If I agree to do a visit to your venue, I will make every effort to be punctual, professional, courteous and to provide an entertaining and informative session. The following are points you can apply to any author or illustrator’s visit, but they are written from my point of view. Some of these suggestions may seem blindingly obvious, even daft. They are here because some people still don’t think of them. They are based on my experience of hundreds of visits.

  • Please make sure the children are familiar with my books and have read at least one of them before the session.
  • Try to ensure the venue for the session is as quiet possible. Don’t have it in a room that is being used for another purpose at the same time, is likely to have regular knocks on the door or has phones ringing all the time.
  • If it is a public session, please specify an age range in all the promotional material. People will often disregard them anyway, but it’s very difficult to cater for four-year-olds and twelve-year-olds in the same session.
  • Don’t have the session during a break, when I’ll have to compete with the noise of the kids outside.
  • I will make every effort to arrive at the venue at least ten or fifteen minutes ahead of the start time. I may have come a long way, or have been sitting in traffic for a long time. Give me a few minutes to relax before I go into the session. Show me where the toilets are.
  • Introduce me. I don’t need a fanfare, but you will need to tell the kids who I am and why I’m talking to them. I’ll take it from there.
  • I hardly ever have issues with discipline. I consider it my job to keep the audience interested for the duration of the session and a certain amount of cheek is to be expected with any bunch of kids. In the rare event of someone actually disrupting the talk, please do not keep shouting or snapping through the session. It can be as disruptive as the troublemaker. If they won’t shut up, remove them altogether so that the other kids can continue to enjoy the talk.

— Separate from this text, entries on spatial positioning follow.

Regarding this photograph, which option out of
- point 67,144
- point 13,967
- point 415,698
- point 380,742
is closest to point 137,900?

  • If there’s anything that beeps, chimes or makes any other annoying noises in the room, please turn off the noise. That includes the barcode readers in libraries.

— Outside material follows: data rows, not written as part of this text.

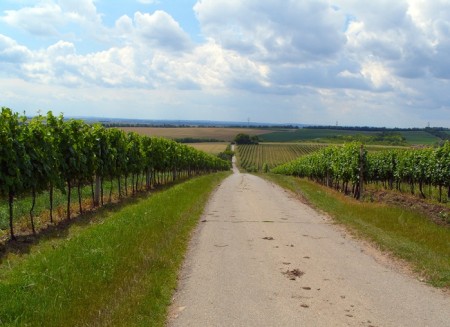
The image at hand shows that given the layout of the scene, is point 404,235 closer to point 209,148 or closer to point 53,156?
point 53,156

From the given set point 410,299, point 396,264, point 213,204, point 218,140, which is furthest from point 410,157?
point 218,140

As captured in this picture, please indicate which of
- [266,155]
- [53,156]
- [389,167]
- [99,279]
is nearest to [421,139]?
[266,155]

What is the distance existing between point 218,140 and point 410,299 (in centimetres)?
16499

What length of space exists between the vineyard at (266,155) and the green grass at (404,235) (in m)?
94.2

  • Please, please, please, do not hold an ongoing conversation with your colleagues during the session. You would be amazed how many teachers do this and they wouldn’t put up with it if they were taking the class.
  • If the visit stretches across lunchtime, I’ll need lunch. People often provide lunch (sometimes assuming an enormous and indulgent appetite on my part), but I’m happy to pop out to the nearby shop for a sandwich if you point the way.
  • I don’t use a laptop or projector, but some writers do. If these or any other kind of technology, such as a PA system, is being provided by the venue, please make sure it’s working before the session.
  • There must be a teacher present at all times with a class group, or a member of staff from the library/venue if it’s a public session.
  • I will normally leave time at the end of a session for questions. I get asked a lot of the same questions in every session, and while I don’t at all mind answering them again (it’s part of the job), it would be more interesting for everyone concerned if the kids read my Frequently Asked Questions section and came up with some different ones.
  • I’ve done a lot of visits. If you need more information, or if there’s anything you’re unsure about, please ask me beforehand, or ask the PR people at one of my publishers. We’ll be happy to help in any way we can.